If there are current expectation files for web_tests/foo/bar/test.html, the above command will overwrite the current baselines at their original locations with the actual results. The current baseline means the -expected.* file used to compare the actual result when the test is run locally, i.e. the first file found in the baseline search path.

If there are no current baselines, the above command will create new baselines in the platform-independent directory, e.g. web_tests/foo/bar/test-expected.{txt,png}.

When you rebaseline a test, make sure your commit description explains why the test is being re-baselined.

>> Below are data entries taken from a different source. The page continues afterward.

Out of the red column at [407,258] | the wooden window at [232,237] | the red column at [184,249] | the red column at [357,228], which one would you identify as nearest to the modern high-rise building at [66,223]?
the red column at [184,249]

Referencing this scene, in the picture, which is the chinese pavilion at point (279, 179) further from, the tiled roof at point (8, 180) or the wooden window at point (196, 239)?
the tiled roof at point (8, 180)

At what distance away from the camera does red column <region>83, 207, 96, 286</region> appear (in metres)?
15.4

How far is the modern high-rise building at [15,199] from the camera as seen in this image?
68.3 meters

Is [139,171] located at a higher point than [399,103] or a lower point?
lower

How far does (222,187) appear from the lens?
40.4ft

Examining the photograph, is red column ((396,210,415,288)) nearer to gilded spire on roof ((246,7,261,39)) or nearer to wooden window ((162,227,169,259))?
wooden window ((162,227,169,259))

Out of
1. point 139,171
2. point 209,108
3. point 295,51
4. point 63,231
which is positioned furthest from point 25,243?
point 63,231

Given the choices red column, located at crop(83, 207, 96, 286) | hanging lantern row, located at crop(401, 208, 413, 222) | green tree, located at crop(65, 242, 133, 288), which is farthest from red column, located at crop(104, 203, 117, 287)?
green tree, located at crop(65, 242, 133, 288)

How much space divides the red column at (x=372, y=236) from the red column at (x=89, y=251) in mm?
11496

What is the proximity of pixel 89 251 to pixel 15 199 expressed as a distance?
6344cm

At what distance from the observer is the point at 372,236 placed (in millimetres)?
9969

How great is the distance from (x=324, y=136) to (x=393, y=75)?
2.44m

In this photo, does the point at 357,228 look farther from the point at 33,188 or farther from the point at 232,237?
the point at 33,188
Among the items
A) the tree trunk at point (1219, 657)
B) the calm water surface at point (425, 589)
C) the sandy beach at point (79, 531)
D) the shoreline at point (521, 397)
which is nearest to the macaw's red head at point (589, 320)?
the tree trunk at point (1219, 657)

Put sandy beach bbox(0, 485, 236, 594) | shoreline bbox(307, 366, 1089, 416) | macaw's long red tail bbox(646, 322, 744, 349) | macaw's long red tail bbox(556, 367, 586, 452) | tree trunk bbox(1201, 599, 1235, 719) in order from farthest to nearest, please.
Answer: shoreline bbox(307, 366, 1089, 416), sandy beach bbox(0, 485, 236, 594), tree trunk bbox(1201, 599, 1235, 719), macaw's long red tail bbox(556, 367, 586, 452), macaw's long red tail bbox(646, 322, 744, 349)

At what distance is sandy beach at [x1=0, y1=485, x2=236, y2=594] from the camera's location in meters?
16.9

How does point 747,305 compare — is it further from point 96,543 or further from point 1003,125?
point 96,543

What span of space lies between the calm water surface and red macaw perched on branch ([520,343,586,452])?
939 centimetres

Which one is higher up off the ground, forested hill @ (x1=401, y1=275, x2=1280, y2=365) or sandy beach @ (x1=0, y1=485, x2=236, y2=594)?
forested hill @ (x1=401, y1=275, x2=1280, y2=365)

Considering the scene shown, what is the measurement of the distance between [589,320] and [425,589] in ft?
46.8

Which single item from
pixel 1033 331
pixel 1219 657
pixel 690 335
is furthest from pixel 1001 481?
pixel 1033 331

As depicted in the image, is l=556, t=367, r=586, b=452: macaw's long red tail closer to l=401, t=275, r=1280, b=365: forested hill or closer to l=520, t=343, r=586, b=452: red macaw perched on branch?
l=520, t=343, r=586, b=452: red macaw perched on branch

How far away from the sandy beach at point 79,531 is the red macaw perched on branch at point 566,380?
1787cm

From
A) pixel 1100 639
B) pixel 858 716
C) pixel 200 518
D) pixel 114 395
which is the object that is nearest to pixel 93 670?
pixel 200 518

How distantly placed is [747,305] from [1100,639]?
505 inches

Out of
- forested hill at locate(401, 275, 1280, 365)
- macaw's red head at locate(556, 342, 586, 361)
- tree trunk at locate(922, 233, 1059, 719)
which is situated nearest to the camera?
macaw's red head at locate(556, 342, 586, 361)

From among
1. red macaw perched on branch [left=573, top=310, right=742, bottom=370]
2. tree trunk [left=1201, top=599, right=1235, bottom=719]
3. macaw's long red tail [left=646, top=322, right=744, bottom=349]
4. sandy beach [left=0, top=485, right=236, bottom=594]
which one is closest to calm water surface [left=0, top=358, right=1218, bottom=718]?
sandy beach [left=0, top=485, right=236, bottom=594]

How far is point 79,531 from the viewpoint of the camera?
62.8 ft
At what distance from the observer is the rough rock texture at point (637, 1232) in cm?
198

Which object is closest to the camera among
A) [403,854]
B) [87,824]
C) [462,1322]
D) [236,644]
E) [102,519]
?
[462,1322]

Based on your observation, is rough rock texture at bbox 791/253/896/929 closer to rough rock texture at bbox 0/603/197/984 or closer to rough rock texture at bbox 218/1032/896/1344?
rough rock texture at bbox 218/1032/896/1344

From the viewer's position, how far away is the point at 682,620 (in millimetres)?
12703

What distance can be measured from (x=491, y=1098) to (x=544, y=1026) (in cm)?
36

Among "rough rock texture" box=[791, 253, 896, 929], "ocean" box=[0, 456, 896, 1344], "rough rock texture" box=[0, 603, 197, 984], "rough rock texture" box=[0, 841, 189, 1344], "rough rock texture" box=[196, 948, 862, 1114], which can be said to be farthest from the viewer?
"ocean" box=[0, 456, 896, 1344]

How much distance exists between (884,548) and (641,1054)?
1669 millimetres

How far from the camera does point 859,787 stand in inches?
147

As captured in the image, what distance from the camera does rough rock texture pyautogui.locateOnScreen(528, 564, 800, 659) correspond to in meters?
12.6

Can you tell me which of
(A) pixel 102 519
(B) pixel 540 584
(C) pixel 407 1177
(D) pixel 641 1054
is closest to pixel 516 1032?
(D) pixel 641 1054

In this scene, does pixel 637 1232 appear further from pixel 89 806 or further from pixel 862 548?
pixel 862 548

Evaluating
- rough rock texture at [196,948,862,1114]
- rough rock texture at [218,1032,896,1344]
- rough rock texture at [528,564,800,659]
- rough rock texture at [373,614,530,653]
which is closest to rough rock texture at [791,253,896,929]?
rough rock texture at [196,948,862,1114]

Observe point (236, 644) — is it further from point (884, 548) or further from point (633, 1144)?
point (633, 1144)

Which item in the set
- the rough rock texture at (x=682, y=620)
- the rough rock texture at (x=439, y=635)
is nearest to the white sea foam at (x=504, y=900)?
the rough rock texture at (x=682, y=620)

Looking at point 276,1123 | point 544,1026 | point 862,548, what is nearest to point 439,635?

Rebaselining flag-specific expectations

Though we prefer the Rebaseline Tool to local rebaselining, the Rebaseline Tool doesn't support rebaselining flag-specific expectations.

cd src/third_party/blink
python tools/run_web_tests.py --additional-driver-flag=--enable-flag --reset-results foo/bar/test.html

New baselines will be created in the flag-specific baselines directory, e.g. web_tests/flag-specific/enable-flag/foo/bar/test-expected.{txt,png}.

Then you can commit the new baselines and upload the patch for review.

However, it's difficult for reviewers to review the patch containing only new files. You can follow the steps below for easier review.

  1. Copy existing baselines to the flag-specific baselines directory for the tests to be rebaselined:

    third_party/blink/tools/run_web_tests.py --additional-driver-flag=--enable-flag --copy-baselines foo/bar/test.html
    

    Then add the newly created baseline files, commit and upload the patch. Note that the above command won't copy baselines for passing tests.

  2. Rebaseline the test locally:

    third_party/blink/tools/run_web_tests.py --additional-driver-flag=--enable-flag --reset-results foo/bar/test.html
    

    Commit the changes and upload the patch.

  3. Request review of the CL and tell the reviewer to compare the patch sets that were uploaded in step 1 and step 2 to see the differences of the rebaselines.

web-platform-tests

In addition to web tests developed and run just by the Blink team, there is also a shared test suite, see web-platform-tests.

Known Issues

See bugs with the component Blink>Infra for issues related to Blink tools, include the web test runner.

  • If QuickTime is not installed, the plugin tests fast/dom/object-embed-plugin-scripting.html and plugins/embed-attributes-setting.html are expected to fail.